Kiwis have mingled with international visitors, and there’s been a range of supporters and neutral fans packing venues for every match.
Harmon says: “I was in the stands when Japan scored their third goal in the round of 16 match, and it may as well have been New Zealand playing given the roar from the crowd.
“The fans have been fantastic.”
For both Eden Park and Wellington’s Sky Stadium, one of the biggest challenges was the volume of games played in such a short period.
Harmon is proud of how the Sky Stadium team managed to keep their pitch at a high quality over multiple games.
“Our biggest challenge was turning the venue around to be ready for matches in quick succession. Our staff did a fantastic job in achieving that,” he says.

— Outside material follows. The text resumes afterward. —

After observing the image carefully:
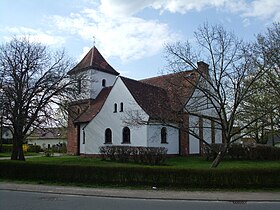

Wellington hosted nine games across 22 days, seven of those being within a two week period.
Sky Stadium averaged around 26,000 fans per match, with over 230,000 fans entering the venue.
Harmon says it was a “phenomenal result.”
“It seemed like a distant dream in the dark days of Covid.
“Any concerns prior to the tournament about whether Kiwis would get behind this event in sufficient numbers have been firmly put to rest. I was always confident, but the end result across the country has exceeded even my own expectations.”
Eden Park hosted games in the three women’s World Cups in NZ – the Cricket World Cup, Rugby World Cup and now the FIFA World Cup over an 18-month period – the only venue in New Zealand to play host to all three.
“In line with our three-year strategic plan, Eden Park Trust has been committed to gender equality and inclusion in sport,” says Sautner.
“Only five years ago, when the central government’s Women in Sport strategy was launched by Jacinda Ardern at Eden Park, many commentators referred to women’s sporting fixtures as curtain-raisers.”
“Now, who could ever forget the Rugby World Cup final performance by the Black Ferns and Ruby Tui’s rendition of Tūtira Mai Ngā Iwi or Hannah Wilkinson’s goal to win the opening match for the Football Ferns at Eden Park?”
Women’s football matches in New Zealand have generally been held at smaller venues, with stadiums like Eden Park often reserved for the All Blacks.
But with four Auckland games having over 42,000 attendees (42,137 at NZ vs Norway, 42,958 at USA vs Portugal and a record 43,217 at Switzerland vs Spain and last night’s Sweden vs Japan), Sautner is confident New Zealand’s biggest stadium can host more football games in the future.
“Eden Park is known as the spiritual home and fortress of the All Blacks and Black Ferns, the venue of many memorable cricketing moments, and now is globally recognised as a fit-for-purpose football facility in markets across the world,” he says.
“There is no question New Zealanders have been starved of football content and we look forward to welcoming more sell-out crowds for football matches, including both men’s and women’s internationals and friendlies with leading European teams.”
*Australia take on France in their quarterfinal at 6.30pm tonight, live on Sky Sport 1, followed by the last quarterfinal between England and Colombia at 10pm.